核心概念
Two efficient approaches to incorporate representations from pre-trained self-supervised speech models into end-to-end ASR architectures, resulting in faster training and significant performance gains.
要約
The paper proposes two approaches to efficiently integrate representations from pre-trained self-supervised speech models (such as Wav2Vec and HuBERT) into end-to-end automatic speech recognition (ASR) architectures:
-
Subsampled Framewise Addition (SFA): This simple, parameterless approach performs elementwise addition of the subsampled self-supervised representations with the fbank features. While efficient, it has limitations in handling cases where the lengths of the two sequences differ significantly.
-
Cross Attention (CA): To address the limitations of SFA, the authors introduce a cross-attention layer that allows the model to dynamically learn the alignment between the fbank and self-supervised representations.
The authors evaluate these approaches on the Librispeech and Tedlium datasets, demonstrating significant reductions in word error rate (WER) compared to baseline conformer and transformer models. Key findings include:
- HuBERT representations consistently outperform Wav2Vec representations.

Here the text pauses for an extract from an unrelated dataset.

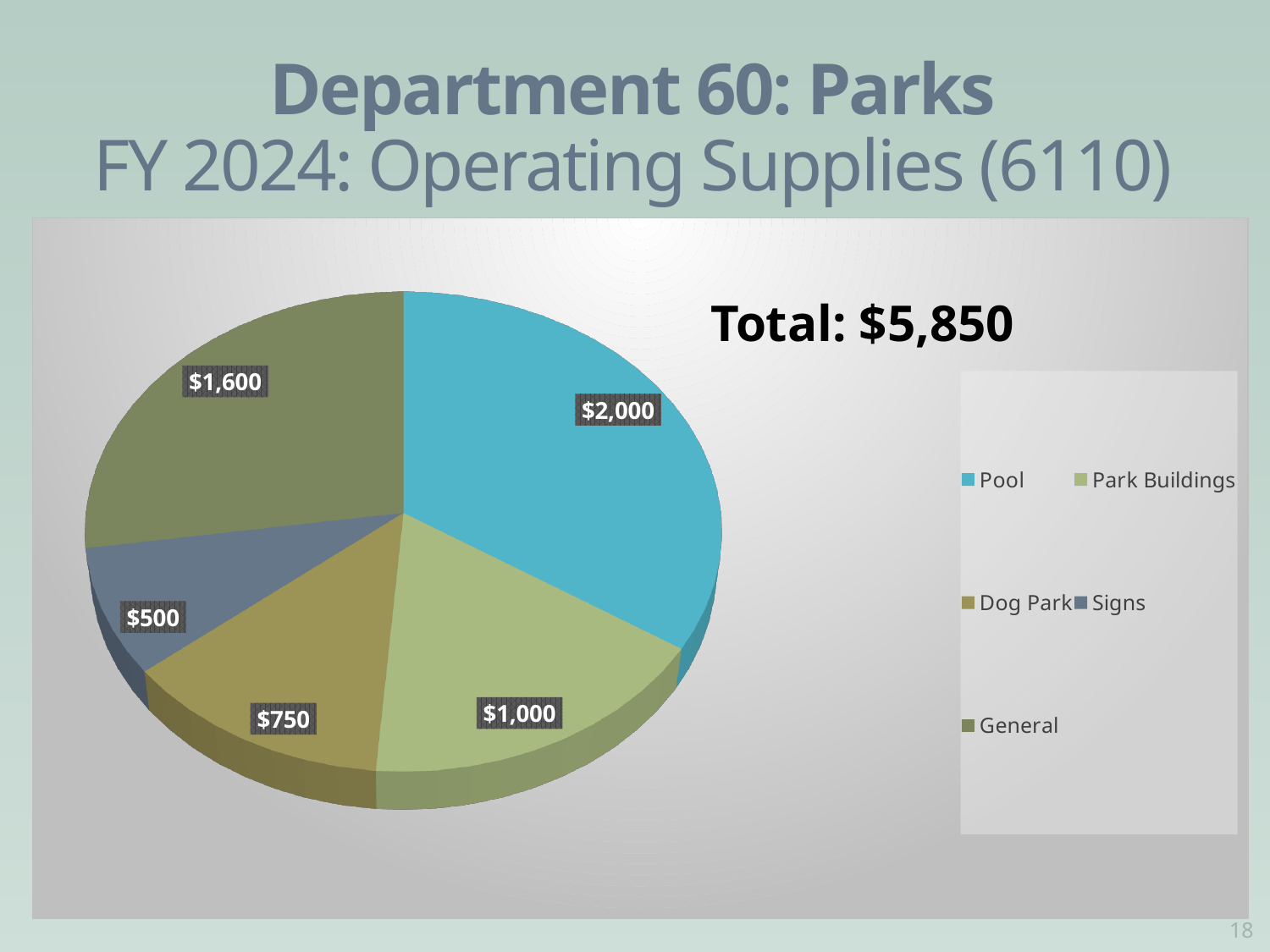
What total is stated on the slide for the chart? $5,850 What is the difference between the Pool and General values? $400 What type of chart is shown on the slide? Pie chart How many categories does the pie chart have? 5 What is the value for Signs? $500 What is the value for Pool? $2,000 What is the difference between the Park Buildings and Dog Park values? $250 Which category has the smallest slice? Signs Which is larger, Park Buildings or General? General What is the value for General? $1,600 What is the value for Dog Park? $750 Which category has the largest slice? Pool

- The cross-attention approach outperforms the subsampled framewise addition method.
- The proposed architectures achieve faster convergence, requiring only 10 epochs to outperform the baseline.
- Even with a significant reduction in the number of encoder layers (up to 80%), the models still perform much better than the baseline.
- Visualization of the attention scores shows that the model has learned meaningful alignments between the fbank and self-supervised representations.
- The approach is effective on unseen datasets, with the HuBERT-LARGE model performing the best on the Tedlium dataset.
Overall, the paper presents efficient and effective methods to incorporate self-supervised speech representations into end-to-end ASR systems, leading to faster training and improved performance.
統計
The paper reports the following key metrics:
Word error rate (WER) on the Librispeech-100 and Tedlium2 datasets
Number of model parameters
Training time
引用
"While directly incorporating HuBERT or Wav2vec as a frontend/Encoder is bound to perform better, our approach results in a model that is both faster in training and smaller in size at the cost of a slight degradation in performance."
"Even after reducing the number of encoder layers by 80%, we find that the model still performs much better despite having only half as many parameters and training time as the baseline model."